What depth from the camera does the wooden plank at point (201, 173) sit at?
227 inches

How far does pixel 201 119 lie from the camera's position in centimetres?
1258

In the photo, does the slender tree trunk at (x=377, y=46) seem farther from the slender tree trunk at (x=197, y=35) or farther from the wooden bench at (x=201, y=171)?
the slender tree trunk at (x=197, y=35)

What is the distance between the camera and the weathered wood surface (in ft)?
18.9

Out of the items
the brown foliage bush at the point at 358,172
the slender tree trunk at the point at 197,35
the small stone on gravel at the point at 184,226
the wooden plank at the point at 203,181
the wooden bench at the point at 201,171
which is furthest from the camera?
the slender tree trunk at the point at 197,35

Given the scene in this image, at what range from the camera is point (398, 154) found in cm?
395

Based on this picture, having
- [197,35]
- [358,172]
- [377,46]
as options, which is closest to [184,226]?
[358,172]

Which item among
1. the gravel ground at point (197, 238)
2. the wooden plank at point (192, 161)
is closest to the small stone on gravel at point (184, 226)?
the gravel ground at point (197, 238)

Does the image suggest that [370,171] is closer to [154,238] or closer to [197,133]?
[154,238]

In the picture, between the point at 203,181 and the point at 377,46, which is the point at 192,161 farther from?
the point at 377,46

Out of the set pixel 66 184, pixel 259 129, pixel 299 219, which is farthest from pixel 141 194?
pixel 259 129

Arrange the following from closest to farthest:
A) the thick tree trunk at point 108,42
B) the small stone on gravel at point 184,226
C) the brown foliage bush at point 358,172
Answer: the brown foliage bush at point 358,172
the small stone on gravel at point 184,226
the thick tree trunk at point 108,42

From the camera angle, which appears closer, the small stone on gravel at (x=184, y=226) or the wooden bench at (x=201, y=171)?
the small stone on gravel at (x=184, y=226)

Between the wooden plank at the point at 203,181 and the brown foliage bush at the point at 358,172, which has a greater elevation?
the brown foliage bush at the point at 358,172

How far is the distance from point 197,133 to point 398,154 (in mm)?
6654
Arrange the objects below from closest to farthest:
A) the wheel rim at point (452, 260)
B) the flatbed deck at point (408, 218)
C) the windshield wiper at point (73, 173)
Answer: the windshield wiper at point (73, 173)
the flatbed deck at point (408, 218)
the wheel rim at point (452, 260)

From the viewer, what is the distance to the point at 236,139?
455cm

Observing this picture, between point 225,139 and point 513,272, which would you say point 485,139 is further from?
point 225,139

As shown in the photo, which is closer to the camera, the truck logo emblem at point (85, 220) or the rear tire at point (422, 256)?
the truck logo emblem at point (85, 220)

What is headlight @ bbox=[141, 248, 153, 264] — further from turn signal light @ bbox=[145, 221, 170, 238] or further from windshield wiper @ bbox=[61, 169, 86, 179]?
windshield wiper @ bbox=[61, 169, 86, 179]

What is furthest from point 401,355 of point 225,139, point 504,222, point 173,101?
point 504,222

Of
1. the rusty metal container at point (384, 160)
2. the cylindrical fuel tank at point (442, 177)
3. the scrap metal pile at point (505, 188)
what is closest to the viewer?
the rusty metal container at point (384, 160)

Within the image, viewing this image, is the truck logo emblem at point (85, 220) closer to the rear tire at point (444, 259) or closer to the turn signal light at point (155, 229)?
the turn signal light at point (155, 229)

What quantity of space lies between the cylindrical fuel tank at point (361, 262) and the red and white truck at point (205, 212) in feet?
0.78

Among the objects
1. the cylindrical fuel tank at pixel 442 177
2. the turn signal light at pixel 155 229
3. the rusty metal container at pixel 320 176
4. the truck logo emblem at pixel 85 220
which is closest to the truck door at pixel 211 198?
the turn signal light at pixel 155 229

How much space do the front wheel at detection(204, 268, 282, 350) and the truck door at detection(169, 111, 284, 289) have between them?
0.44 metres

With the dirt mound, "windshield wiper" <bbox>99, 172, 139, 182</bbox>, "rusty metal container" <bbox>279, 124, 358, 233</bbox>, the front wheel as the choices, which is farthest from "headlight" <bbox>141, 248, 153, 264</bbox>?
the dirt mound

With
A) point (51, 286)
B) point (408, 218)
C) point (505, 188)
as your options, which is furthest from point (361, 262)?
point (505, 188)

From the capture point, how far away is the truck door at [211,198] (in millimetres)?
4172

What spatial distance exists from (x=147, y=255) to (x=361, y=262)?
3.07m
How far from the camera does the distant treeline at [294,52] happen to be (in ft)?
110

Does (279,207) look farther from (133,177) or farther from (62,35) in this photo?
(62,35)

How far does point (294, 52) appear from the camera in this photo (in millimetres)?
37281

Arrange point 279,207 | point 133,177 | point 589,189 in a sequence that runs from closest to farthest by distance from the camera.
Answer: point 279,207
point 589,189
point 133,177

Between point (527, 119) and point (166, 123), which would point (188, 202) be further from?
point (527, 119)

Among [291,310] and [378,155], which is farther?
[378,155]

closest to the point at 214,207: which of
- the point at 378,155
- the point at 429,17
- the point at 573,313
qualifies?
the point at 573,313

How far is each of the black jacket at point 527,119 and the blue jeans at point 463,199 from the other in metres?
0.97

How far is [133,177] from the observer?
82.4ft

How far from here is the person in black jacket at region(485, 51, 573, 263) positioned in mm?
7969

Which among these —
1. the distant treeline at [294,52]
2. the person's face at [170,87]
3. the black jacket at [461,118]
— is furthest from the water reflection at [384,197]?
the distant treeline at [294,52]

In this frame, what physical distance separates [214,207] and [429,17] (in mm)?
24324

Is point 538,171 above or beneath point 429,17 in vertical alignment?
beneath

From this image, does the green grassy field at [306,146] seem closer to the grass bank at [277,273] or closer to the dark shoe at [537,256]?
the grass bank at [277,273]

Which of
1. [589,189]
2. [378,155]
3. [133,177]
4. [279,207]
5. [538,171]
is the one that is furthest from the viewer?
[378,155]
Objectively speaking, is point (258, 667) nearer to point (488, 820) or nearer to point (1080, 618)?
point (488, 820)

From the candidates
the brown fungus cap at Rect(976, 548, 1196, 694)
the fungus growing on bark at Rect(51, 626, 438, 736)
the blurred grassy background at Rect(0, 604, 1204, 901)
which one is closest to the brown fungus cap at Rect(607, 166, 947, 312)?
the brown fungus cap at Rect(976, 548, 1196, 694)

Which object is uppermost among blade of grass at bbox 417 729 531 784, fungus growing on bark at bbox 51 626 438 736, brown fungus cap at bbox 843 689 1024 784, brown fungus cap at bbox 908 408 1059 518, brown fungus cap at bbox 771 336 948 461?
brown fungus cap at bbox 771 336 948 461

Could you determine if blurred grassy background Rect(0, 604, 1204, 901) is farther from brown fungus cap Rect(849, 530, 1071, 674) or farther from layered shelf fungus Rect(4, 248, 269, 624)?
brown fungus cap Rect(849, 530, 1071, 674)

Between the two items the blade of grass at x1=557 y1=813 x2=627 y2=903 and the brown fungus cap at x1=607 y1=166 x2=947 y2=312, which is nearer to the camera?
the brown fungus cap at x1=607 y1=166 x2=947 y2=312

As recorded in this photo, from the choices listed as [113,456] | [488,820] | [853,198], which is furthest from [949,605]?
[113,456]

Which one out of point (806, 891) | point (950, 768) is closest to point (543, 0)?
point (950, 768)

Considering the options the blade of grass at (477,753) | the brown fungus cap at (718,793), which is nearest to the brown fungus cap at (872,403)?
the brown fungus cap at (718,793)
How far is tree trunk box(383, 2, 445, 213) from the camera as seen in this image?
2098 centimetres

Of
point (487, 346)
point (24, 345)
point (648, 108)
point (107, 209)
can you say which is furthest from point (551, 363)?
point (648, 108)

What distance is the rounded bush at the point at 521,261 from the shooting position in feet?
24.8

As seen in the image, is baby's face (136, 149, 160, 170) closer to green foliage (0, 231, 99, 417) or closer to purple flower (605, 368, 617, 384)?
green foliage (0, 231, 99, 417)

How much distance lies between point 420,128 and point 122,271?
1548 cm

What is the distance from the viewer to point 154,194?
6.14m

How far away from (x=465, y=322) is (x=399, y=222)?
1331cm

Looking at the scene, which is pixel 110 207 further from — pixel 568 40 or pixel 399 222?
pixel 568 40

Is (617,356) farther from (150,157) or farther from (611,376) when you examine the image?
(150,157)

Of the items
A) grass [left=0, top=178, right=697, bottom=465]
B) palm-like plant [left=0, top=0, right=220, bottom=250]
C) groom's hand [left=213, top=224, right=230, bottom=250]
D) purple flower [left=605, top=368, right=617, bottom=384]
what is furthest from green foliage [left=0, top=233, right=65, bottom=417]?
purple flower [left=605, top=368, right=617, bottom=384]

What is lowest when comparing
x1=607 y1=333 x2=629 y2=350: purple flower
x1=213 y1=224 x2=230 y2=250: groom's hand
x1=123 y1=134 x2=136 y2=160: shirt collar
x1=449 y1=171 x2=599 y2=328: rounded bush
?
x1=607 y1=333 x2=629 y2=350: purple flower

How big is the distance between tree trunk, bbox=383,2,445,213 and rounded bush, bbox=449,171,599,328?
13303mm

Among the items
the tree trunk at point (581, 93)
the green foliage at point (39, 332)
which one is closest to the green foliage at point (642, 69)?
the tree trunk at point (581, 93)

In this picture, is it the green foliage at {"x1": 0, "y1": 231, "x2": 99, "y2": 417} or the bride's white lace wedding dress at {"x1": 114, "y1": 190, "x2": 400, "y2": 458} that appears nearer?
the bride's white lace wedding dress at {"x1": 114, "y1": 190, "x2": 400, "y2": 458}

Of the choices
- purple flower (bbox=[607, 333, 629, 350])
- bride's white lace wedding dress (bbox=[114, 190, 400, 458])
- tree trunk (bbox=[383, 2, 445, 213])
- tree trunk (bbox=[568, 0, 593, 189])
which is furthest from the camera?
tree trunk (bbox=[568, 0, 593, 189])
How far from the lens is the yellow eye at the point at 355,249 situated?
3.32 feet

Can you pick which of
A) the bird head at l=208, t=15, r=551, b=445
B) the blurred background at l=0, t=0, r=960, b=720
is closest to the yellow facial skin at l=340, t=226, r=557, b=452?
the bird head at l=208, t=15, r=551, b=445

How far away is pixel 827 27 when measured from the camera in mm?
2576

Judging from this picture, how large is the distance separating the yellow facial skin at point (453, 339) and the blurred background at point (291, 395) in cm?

========================================================================

● **TASK BRIEF**: Print again the material above, limited to the lines from the one holding "What is lowest when comparing" through the last, inclusive.

● **FULL ANSWER**:
What is lowest when comparing
x1=607 y1=333 x2=629 y2=350: purple flower
x1=213 y1=224 x2=230 y2=250: groom's hand
x1=123 y1=134 x2=136 y2=160: shirt collar
x1=449 y1=171 x2=599 y2=328: rounded bush
?
x1=607 y1=333 x2=629 y2=350: purple flower

How big is the distance between tree trunk, bbox=383,2,445,213 and rounded bush, bbox=449,171,599,328?
13303mm

Among the items
the tree trunk at point (581, 93)
the green foliage at point (39, 332)
which one is closest to the green foliage at point (642, 69)?
the tree trunk at point (581, 93)

In this picture, is it the green foliage at {"x1": 0, "y1": 231, "x2": 99, "y2": 417} or the bride's white lace wedding dress at {"x1": 114, "y1": 190, "x2": 400, "y2": 458} that appears nearer?
the bride's white lace wedding dress at {"x1": 114, "y1": 190, "x2": 400, "y2": 458}

Of the choices
- purple flower (bbox=[607, 333, 629, 350])
- bride's white lace wedding dress (bbox=[114, 190, 400, 458])
- tree trunk (bbox=[383, 2, 445, 213])
- tree trunk (bbox=[568, 0, 593, 189])
which is furthest from the camera?
tree trunk (bbox=[568, 0, 593, 189])
How far from the lens is the yellow eye at the point at 355,249 situated?
3.32 feet

Can you pick which of
A) the bird head at l=208, t=15, r=551, b=445
B) the blurred background at l=0, t=0, r=960, b=720
is closest to the yellow facial skin at l=340, t=226, r=557, b=452?
the bird head at l=208, t=15, r=551, b=445

How far away is pixel 827 27 when measured from the camera in mm?
2576

Judging from this picture, how large is the distance separating the yellow facial skin at point (453, 339) and the blurred background at point (291, 395) in cm?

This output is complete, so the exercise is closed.